◆ Task requirements: Extract, verbatim, all lines starting at the one containing "What is the total" and ending with the final line of the listing, and no others.

◆ Stored data:
========

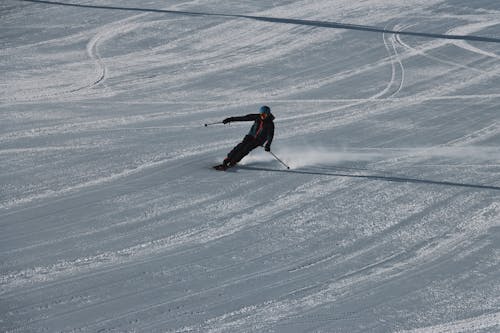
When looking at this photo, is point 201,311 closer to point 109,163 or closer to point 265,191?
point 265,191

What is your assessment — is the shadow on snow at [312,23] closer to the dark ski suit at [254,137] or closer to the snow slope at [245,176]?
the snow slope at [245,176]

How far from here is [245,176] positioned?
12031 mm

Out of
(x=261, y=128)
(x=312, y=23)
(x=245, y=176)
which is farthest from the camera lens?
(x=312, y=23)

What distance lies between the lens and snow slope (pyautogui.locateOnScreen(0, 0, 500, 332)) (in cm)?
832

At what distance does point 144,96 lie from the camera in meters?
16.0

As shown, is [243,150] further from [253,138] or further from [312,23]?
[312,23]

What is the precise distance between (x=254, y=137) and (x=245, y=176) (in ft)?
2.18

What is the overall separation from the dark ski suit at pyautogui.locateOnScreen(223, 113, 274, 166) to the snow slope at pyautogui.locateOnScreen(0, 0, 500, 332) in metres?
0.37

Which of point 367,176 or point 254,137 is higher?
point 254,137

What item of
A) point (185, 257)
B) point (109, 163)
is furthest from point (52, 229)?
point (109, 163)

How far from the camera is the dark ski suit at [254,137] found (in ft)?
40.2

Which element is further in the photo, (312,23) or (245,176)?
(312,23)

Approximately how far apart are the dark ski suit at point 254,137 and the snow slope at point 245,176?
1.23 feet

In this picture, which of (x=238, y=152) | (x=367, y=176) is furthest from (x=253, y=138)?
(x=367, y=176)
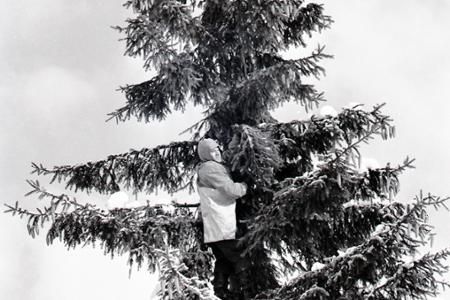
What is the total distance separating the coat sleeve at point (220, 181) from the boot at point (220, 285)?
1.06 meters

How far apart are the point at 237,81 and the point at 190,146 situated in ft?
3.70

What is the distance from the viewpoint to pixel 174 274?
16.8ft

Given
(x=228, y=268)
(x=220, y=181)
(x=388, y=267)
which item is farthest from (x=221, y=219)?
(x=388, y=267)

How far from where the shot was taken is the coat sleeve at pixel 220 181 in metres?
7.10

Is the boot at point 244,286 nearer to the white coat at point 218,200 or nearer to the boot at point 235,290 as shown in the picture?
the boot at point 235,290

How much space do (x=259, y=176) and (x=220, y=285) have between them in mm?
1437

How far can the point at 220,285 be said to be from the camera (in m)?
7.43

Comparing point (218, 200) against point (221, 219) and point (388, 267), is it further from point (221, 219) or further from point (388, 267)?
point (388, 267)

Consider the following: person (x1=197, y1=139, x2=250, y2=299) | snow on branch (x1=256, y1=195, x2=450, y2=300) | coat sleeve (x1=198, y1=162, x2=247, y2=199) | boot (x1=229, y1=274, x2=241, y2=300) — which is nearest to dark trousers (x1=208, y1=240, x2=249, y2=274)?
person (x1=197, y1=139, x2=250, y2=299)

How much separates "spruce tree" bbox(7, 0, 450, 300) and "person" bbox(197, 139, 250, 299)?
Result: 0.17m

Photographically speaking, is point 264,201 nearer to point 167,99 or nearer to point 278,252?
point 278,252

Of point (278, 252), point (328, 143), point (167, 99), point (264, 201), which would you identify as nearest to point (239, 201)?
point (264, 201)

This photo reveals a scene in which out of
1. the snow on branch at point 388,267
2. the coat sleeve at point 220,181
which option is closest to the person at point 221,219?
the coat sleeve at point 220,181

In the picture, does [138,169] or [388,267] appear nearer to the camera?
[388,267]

========

◆ Correct answer:
What is the total distance separating the coat sleeve at point (220, 181) from the boot at point (220, 285)?
1.06 meters

How far apart are the point at 237,81 and the point at 190,146 situated in ft?
3.70

What is the distance from the viewpoint to pixel 174 274?
16.8ft

Given
(x=228, y=268)
(x=220, y=181)
(x=388, y=267)
which item is farthest from (x=221, y=219)?
(x=388, y=267)

How far from where the shot was taken is the coat sleeve at pixel 220 181 in metres?
7.10

Is the boot at point 244,286 nearer to the white coat at point 218,200 or nearer to the boot at point 235,290 as shown in the picture?
the boot at point 235,290

How much space do (x=259, y=176) and (x=220, y=285) have between them in mm?
1437

How far can the point at 220,285 be said to be from the camera (in m)?
7.43

Comparing point (218, 200) against point (221, 219) and point (388, 267), is it further from point (221, 219) or further from point (388, 267)?
point (388, 267)

Consider the following: person (x1=197, y1=139, x2=250, y2=299) | snow on branch (x1=256, y1=195, x2=450, y2=300) | coat sleeve (x1=198, y1=162, x2=247, y2=199) | boot (x1=229, y1=274, x2=241, y2=300) — which is nearest to dark trousers (x1=208, y1=240, x2=249, y2=274)?
person (x1=197, y1=139, x2=250, y2=299)

How much separates "spruce tree" bbox(7, 0, 450, 300) and "person" bbox(197, 139, 250, 299)?
Result: 0.17m

Photographically speaking, is point 264,201 nearer to point 167,99 or nearer to point 278,252?
point 278,252

Of point (278, 252), point (328, 143), point (167, 99), point (264, 201), which would you identify as nearest to point (239, 201)?
point (264, 201)

This photo reveals a scene in which out of
1. the snow on branch at point 388,267
2. the coat sleeve at point 220,181
which option is closest to the person at point 221,219?
the coat sleeve at point 220,181

In the picture, does [138,169] or [388,267] appear nearer to the camera?
[388,267]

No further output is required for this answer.